A data warehouse is a critical element of modern data architecture. With this approach, you can combine distinctive data altogether, apply business logic governance to data, and make it available in pre-curated ways. It provides more opportunities to stream data and do real-time analytics.
- Modular approach: By creating your solution with elements that are independent of each other, your company can be highly opportunistic and resilient when building new approaches and technologies.
- Data Management and Governance: Modern data management demands your data be precise and available to the right individuals at the right time. Moreover, architecture and technology play a critical role in data management, but your company needs to have defined principles for your data modernization strategy. These principles include:
- Scalability, security, and stability: This involves you deciding whether your data is on the on-prem, cloud, or hybrid landscape.
- Risk management: Reduce the risk of poor decisions depending upon poor data using a holistic view of data quality that includes the entire data lifecycle.
- Agility: How fast can you make your latest information available to people who need it? Is your company able to take benefit from innovations and technologies that are available?
- All data in one location: Can you consolidate data from multiple systems and sources to look at the big picture? Storing all your data in one place helps you to reduce the risk linked with company users connecting to source systems directly to get data.

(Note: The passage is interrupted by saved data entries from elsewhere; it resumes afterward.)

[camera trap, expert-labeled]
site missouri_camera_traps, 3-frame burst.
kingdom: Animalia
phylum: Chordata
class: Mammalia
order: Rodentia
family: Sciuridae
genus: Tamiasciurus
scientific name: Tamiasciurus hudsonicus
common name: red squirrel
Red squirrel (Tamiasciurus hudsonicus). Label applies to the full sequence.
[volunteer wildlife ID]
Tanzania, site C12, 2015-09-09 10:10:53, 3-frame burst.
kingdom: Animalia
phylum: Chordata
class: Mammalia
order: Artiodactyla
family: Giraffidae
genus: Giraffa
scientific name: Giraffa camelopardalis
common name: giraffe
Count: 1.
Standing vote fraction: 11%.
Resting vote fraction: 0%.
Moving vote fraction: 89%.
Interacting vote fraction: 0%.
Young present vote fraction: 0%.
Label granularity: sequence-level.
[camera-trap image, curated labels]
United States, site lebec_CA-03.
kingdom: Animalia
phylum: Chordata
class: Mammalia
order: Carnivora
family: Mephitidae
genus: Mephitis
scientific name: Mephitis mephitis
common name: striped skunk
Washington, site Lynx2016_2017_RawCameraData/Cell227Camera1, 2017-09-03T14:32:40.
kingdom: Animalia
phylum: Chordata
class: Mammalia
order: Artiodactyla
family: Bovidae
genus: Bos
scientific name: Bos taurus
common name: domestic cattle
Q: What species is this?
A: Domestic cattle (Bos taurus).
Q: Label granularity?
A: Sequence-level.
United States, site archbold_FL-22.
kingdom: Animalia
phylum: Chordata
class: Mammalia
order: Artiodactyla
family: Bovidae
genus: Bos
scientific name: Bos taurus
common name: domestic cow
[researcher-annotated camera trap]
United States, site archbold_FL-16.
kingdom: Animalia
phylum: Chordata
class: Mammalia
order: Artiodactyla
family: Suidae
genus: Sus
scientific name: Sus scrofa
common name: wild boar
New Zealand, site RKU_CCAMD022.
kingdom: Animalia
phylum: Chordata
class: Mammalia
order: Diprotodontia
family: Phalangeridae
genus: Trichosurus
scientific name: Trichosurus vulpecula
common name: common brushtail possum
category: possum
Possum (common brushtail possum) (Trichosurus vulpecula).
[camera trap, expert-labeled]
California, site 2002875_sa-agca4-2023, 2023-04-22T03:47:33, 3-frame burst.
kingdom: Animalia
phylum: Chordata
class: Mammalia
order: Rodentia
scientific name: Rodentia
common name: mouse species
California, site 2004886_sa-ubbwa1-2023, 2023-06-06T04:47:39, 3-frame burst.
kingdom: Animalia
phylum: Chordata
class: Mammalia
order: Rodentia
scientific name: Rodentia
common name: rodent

- Analytics tools: Think of the applications and reports you create daily to find valuable insight from your data. Shifting to new, future-ready analytics tools will offer better analytical potentials such as embedded analytics, real-time analysis, improved collaboration, and so on. The following points should be considered while choosing the most appropriate analytics tool:
- Consider your data architecture when choosing your tool
- Analyse skills sets
- Focus on short-term
- Put together a roll-out plan
- The right people and processes: It is crucial to remember to know that data and analytics modernization effort is not just about shifting to technology but also about the skillsets needed within your company. Some significant aspects that should be taken into consideration to ensure a successful migration are:
- Training and enablement: This involve two pathways. First, “how to build” learning track, and second, “how do users use it”.
- How your company receives training: Understanding your target audience is significant to how developers and users will get training. Knowing how your audience learns best such as through documentation, webinar, classroom training, and so on—will enable you to provide training that enhances value.
- Load balancing: There will be a time when your modern analytics tool and legacy reporting will likely both be active at the same time. Knowing the need on time is crucial and distributing the workload effectively across both tools is key.
Conclusion
You can’t just stare down the path of data and analytics modernization. Every company needs to take a balanced outlook and have a strategy in place to shift to an agile, cloud-based, and next-gen ready data and analytics environment.